Directions for this task
Copy the workshop description on Wilson-Cowan and neural fields models word for word, in its entirety.

Supplied passage
- - - - -
The modeling of collective behavior within a neuronal population, initiated by the pioneering work of Wilson and Cowan, has been a great source of inspiration in the computational neuroscience community. Indeed, the focus on the overall neuronal activity of a brain structure, rather than on the detailed evolution of the electric response of single neurons, allows to adequately model a vast range of brain functions and opens the door to a mathematical understanding of the processes involved. Moreover, the spatio-temporal version of this model, known as neural fields, allows one to consider spatial heterogeneity within a cerebral structure, at the price of more demanding analysis tools.
Neural fields have been used in the investigation of a wide range of applications, including the modeling of sensory cortices, cognition, human-robot interaction, self-organizing maps, visual hallucinations, and deep brain stimulation. Despite great advances made on the mathematical understanding of these models, research on these models still progresses in several directions, including:
- finer analysis of their behavior in a non-local regime
- parameter identification based on experimental data
- controllability analysis, e.g., to understand how to affect the dynamics via external stimulation
- observability analysis, e.g., to determine the optimal sensor-placement strategy allowing to reconstruct the overall dynamics
The aim of this workshop is to gather researchers from different fields (neuroscience, physics, mathematics, control engineering, computer science) to discuss the most recent advances on Wilson-Cowan and neural fields models and instill new collaboration opportunities on this topic.
- - - - -
Records provided
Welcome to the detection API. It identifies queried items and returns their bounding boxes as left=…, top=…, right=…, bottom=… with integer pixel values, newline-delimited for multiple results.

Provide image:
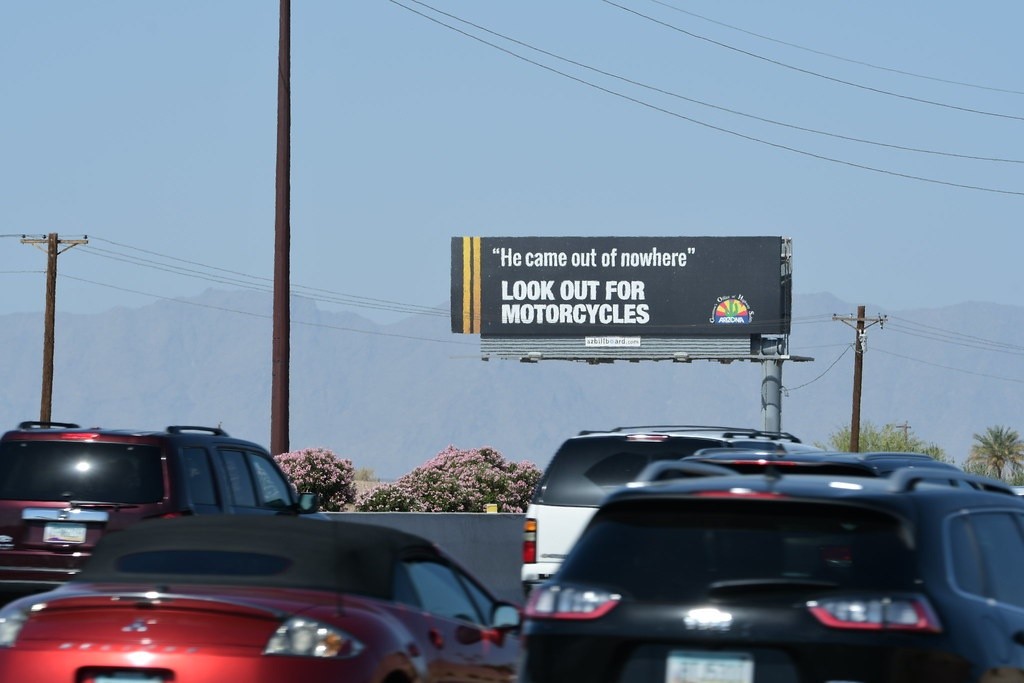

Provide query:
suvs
left=522, top=424, right=827, bottom=590
left=680, top=446, right=995, bottom=492
left=0, top=421, right=323, bottom=621
left=521, top=458, right=1023, bottom=683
- - - - -
Written solution
The modeling of collective behavior within a neuronal population, initiated by the pioneering work of Wilson and Cowan, has been a great source of inspiration in the computational neuroscience community. Indeed, the focus on the overall neuronal activity of a brain structure, rather than on the detailed evolution of the electric response of single neurons, allows to adequately model a vast range of brain functions and opens the door to a mathematical understanding of the processes involved. Moreover, the spatio-temporal version of this model, known as neural fields, allows one to consider spatial heterogeneity within a cerebral structure, at the price of more demanding analysis tools.
Neural fields have been used in the investigation of a wide range of applications, including the modeling of sensory cortices, cognition, human-robot interaction, self-organizing maps, visual hallucinations, and deep brain stimulation. Despite great advances made on the mathematical understanding of these models, research on these models still progresses in several directions, including:
- finer analysis of their behavior in a non-local regime
- parameter identification based on experimental data
- controllability analysis, e.g., to understand how to affect the dynamics via external stimulation
- observability analysis, e.g., to determine the optimal sensor-placement strategy allowing to reconstruct the overall dynamics
The aim of this workshop is to gather researchers from different fields (neuroscience, physics, mathematics, control engineering, computer science) to discuss the most recent advances on Wilson-Cowan and neural fields models and instill new collaboration opportunities on this topic.